Now, a University of Arkansas team takes a look at one specific example of the shaky research behind such claims in a new article in the Summer 2010 edition of Education Next, “A Closer Look at Charter Schools and Segregation.”
“A Closer Look” takes strong issue with the methodology of another recent report from the UCLA-based Civil Rights Project (CRP), claiming that study’s “flawed comparisons lead to overstated conclusions.”
In one, easy to understand example, the Arkansas team points out that if you are looking for data on segregation, you cannot fairly do the job by comparing student demographics of inner city Washington DC charter schools to the demographics of upscale suburban schools that surround Washington.
You have to compare ‘apples to apples’ by looking at the demographics for typical public schools that serve the same population within Washington, DC. Once that is done, assertions about segregation start to crumble.
The University of Arkansas team points out that throughout its analysis of charter schools around the nation, the UCLA crowd’s mistake is to compare charter schools, which are predominantly found in inner city locations that have high minority populations, to much broader geographic areas where far more whites are located.
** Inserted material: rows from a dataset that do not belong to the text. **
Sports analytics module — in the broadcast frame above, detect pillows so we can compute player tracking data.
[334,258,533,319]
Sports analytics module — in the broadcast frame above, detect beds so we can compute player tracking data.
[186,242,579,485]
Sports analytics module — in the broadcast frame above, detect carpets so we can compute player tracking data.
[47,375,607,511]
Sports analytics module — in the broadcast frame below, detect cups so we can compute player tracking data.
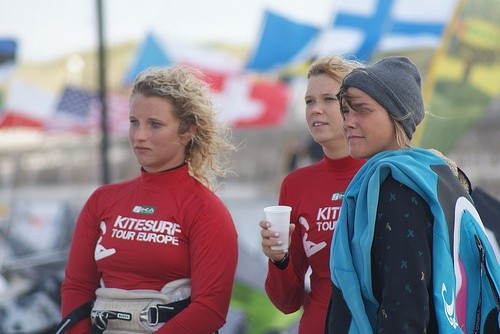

The Arkansas team provides interesting data that shows this is a very inappropriate comparison. Once inner city charter schools are compared to typical public schools that are also from the inner city, most of the racial gaps between charter and traditional public schools disappear. This graph from the Education Next article shows how that works.
The two sets of bars on the left show there isn’t much difference in the segregation rates of either typical public schools or charter schools in the inner (central) city. In both cases, there is very high minority presence. In contrast, the set of bars on the right of the graph show the flawed method used by the CRP crowd at UCLA identifies less segregation in both systems but also indicates a much larger gap between charters and typical public schools.
Sadly, this argument highlights yet another case where poor education data hampers understanding. The Arkansas team admits that the available data still isn’t good enough to do a really high quality ‘apples to apples’ comparison. The Arkansas team says that even the gap they show in the left bars of their graph would probably be reduced even more if a better set of data were available. Such data would allow precise tracking of all charter school students back to the typical public school they would otherwise attend.
So, here is another example of how educators are failing to produce the data we all need to analyze how our schools are doing. The lack of that data is leading to smokescreens and confusion about many important education questions including this one about segregation. Considering the huge amount of money we now spend on our public schools, such poor research is simply unacceptable.